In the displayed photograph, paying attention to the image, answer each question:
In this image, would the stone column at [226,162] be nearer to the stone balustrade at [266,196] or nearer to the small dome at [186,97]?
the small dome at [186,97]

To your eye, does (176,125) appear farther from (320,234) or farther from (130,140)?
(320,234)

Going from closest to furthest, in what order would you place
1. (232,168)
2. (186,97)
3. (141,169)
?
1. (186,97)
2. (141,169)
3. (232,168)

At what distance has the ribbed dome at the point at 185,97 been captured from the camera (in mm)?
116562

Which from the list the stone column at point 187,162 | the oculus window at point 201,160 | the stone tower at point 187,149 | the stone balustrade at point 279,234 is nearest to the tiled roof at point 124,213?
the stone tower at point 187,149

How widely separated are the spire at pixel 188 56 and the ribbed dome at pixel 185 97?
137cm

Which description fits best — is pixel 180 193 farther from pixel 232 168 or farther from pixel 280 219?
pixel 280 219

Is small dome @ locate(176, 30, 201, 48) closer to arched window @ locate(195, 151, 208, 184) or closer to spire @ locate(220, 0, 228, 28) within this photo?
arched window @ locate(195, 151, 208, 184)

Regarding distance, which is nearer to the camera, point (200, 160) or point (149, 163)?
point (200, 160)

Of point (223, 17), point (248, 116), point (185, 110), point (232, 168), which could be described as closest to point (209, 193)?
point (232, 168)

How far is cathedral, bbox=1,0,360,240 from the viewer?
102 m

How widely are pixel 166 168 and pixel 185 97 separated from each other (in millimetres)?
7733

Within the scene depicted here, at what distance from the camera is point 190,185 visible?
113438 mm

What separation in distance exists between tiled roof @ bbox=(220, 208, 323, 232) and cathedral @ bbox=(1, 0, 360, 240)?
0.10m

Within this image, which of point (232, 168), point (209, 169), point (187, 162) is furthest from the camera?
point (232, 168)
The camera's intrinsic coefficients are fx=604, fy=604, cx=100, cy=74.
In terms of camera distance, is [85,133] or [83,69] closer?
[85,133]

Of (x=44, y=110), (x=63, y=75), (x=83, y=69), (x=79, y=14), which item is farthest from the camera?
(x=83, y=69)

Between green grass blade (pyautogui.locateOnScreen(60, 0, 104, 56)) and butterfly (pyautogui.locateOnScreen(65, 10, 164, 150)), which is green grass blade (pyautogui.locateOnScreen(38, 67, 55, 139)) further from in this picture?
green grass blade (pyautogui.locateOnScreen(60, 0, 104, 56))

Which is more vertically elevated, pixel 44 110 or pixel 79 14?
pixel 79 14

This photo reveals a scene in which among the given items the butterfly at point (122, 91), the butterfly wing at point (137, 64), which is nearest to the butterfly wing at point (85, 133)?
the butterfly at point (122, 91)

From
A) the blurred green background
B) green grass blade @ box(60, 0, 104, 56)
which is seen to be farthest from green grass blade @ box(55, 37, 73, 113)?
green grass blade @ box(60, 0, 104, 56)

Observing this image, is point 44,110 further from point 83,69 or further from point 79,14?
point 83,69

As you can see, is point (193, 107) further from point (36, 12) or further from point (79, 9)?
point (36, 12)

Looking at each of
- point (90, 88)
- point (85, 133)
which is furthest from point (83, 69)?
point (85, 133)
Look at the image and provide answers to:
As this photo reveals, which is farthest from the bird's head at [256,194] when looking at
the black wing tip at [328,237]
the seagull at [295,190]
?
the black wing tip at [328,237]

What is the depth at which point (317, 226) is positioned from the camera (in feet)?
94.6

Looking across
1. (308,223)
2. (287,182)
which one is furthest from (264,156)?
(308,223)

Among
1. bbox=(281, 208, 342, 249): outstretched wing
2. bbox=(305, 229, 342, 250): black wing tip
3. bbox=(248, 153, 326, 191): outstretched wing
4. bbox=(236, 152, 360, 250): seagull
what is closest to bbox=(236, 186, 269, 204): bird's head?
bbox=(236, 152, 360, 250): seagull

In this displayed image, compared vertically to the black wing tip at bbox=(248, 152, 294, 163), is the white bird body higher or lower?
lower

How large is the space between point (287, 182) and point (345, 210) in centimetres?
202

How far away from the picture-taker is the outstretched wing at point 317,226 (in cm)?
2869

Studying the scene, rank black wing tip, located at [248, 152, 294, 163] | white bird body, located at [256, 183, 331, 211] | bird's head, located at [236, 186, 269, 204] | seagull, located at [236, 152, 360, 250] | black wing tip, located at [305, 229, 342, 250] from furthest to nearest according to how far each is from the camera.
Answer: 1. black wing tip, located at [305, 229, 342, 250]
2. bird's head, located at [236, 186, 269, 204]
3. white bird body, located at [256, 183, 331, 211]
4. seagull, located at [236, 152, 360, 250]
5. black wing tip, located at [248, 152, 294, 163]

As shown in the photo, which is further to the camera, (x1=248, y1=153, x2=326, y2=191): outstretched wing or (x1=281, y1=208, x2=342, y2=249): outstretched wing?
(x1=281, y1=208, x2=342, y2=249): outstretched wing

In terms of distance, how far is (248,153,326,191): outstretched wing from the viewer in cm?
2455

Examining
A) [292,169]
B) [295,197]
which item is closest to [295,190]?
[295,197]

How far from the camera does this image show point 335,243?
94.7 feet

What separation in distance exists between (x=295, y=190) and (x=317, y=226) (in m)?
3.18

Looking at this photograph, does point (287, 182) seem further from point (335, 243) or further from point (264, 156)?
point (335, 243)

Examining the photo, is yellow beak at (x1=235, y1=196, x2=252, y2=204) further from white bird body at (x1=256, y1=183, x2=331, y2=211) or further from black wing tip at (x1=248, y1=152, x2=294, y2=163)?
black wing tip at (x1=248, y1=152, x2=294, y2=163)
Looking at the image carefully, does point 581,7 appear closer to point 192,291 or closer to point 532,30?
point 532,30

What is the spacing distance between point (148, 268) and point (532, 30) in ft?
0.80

* * * * * * * * *

▶ **EXERCISE OBJECTIVE**
All of the data above should be transcribed exactly.

▶ **SOLUTION BELOW**
In the displayed photograph, paying attention to the image, answer each question:
In this image, would the stone column at [226,162] be nearer to the stone balustrade at [266,196] or nearer to the small dome at [186,97]?
the small dome at [186,97]

To your eye, does (176,125) appear farther from (320,234) or farther from (130,140)?
(320,234)

Going from closest to furthest, in what order would you place
1. (232,168)
2. (186,97)
3. (141,169)
?
1. (186,97)
2. (141,169)
3. (232,168)

At what distance has the ribbed dome at the point at 185,97 been captured from the camera (in mm)?
116562

Which from the list the stone column at point 187,162 | the oculus window at point 201,160 | the stone tower at point 187,149 | the stone balustrade at point 279,234 is nearest to the tiled roof at point 124,213?
the stone tower at point 187,149

How widely separated are the spire at pixel 188 56 and the ribbed dome at pixel 185 97?
137cm

Which description fits best — is pixel 180 193 farther from pixel 232 168 or farther from pixel 280 219?
pixel 280 219

Is small dome @ locate(176, 30, 201, 48) closer to arched window @ locate(195, 151, 208, 184) or closer to spire @ locate(220, 0, 228, 28) within this photo?
arched window @ locate(195, 151, 208, 184)

Regarding distance, which is nearer to the camera, point (200, 160) or point (149, 163)?
point (200, 160)

Of point (223, 17), point (248, 116), point (185, 110), point (232, 168), which could be described as closest to point (209, 193)?
point (232, 168)

How far is cathedral, bbox=1,0,360,240 from the viewer?
102 m

How widely are pixel 166 168 and pixel 185 97 separated from each other (in millimetres)?
7733

Within the scene depicted here, at what distance from the camera is point 190,185 visible?
113438 mm

What separation in distance exists between tiled roof @ bbox=(220, 208, 323, 232) and cathedral @ bbox=(1, 0, 360, 240)?
0.10m

Within this image, which of point (232, 168), point (209, 169), point (187, 162) is furthest from the camera?
point (232, 168)
The camera's intrinsic coefficients are fx=604, fy=604, cx=100, cy=74.
In terms of camera distance, is [85,133] or [83,69] closer?
[85,133]

Of (x=44, y=110), (x=63, y=75), (x=83, y=69), (x=79, y=14), which item is farthest from the camera?
(x=83, y=69)

Between green grass blade (pyautogui.locateOnScreen(60, 0, 104, 56)) and butterfly (pyautogui.locateOnScreen(65, 10, 164, 150)), which is green grass blade (pyautogui.locateOnScreen(38, 67, 55, 139)) further from in this picture?
green grass blade (pyautogui.locateOnScreen(60, 0, 104, 56))

Which is more vertically elevated, pixel 44 110 or pixel 79 14?
pixel 79 14

This photo reveals a scene in which among the given items the butterfly at point (122, 91), the butterfly wing at point (137, 64), which is nearest to the butterfly wing at point (85, 133)?
the butterfly at point (122, 91)

From
A) the blurred green background
B) green grass blade @ box(60, 0, 104, 56)
which is seen to be farthest from green grass blade @ box(55, 37, 73, 113)?
green grass blade @ box(60, 0, 104, 56)

Observing this image, is point 44,110 further from point 83,69 or further from point 79,14?
point 83,69

As you can see, is point (193, 107) further from point (36, 12) or further from point (79, 9)?
point (36, 12)

Looking at each of
- point (90, 88)
- point (85, 133)
which is furthest from point (83, 69)?
point (85, 133)
Look at the image and provide answers to:
As this photo reveals, which is farthest from the bird's head at [256,194] when looking at
the black wing tip at [328,237]
the seagull at [295,190]
?
the black wing tip at [328,237]

What is the depth at which point (317, 226) is positioned from the camera (in feet)?
94.6

Looking across
1. (308,223)
2. (287,182)
which one is furthest from (264,156)?
(308,223)

Among
1. bbox=(281, 208, 342, 249): outstretched wing
2. bbox=(305, 229, 342, 250): black wing tip
3. bbox=(248, 153, 326, 191): outstretched wing
4. bbox=(236, 152, 360, 250): seagull
what is closest to bbox=(236, 186, 269, 204): bird's head?
bbox=(236, 152, 360, 250): seagull

In this displayed image, compared vertically to the black wing tip at bbox=(248, 152, 294, 163), is the white bird body higher or lower?
lower

How large is the space between point (287, 182) and point (345, 210) in centimetres?
202

How far away from the picture-taker is the outstretched wing at point 317,226 (in cm)?
2869

Studying the scene, rank black wing tip, located at [248, 152, 294, 163] | white bird body, located at [256, 183, 331, 211] | bird's head, located at [236, 186, 269, 204] | seagull, located at [236, 152, 360, 250] | black wing tip, located at [305, 229, 342, 250] from furthest to nearest according to how far each is from the camera.
Answer: 1. black wing tip, located at [305, 229, 342, 250]
2. bird's head, located at [236, 186, 269, 204]
3. white bird body, located at [256, 183, 331, 211]
4. seagull, located at [236, 152, 360, 250]
5. black wing tip, located at [248, 152, 294, 163]

As shown in the photo, which is further to the camera, (x1=248, y1=153, x2=326, y2=191): outstretched wing or (x1=281, y1=208, x2=342, y2=249): outstretched wing?
(x1=281, y1=208, x2=342, y2=249): outstretched wing

In terms of distance, how far is (248,153,326,191): outstretched wing from the viewer in cm?
2455

Examining
A) [292,169]
B) [295,197]
which item is closest to [295,190]?
[295,197]

How far from the camera does this image show point 335,243?
94.7 feet

What separation in distance exists between (x=295, y=190) and (x=317, y=226) (in m)?
3.18

Looking at this photograph, does point (287, 182) seem further from point (335, 243) or further from point (264, 156)?
point (335, 243)

Examining the photo, is yellow beak at (x1=235, y1=196, x2=252, y2=204) further from white bird body at (x1=256, y1=183, x2=331, y2=211) or further from black wing tip at (x1=248, y1=152, x2=294, y2=163)?
black wing tip at (x1=248, y1=152, x2=294, y2=163)
Looking at the image carefully, does point 581,7 appear closer to point 192,291 or closer to point 532,30?
point 532,30

What is the spacing distance between point (148, 268) and point (532, 30) in ft?
0.80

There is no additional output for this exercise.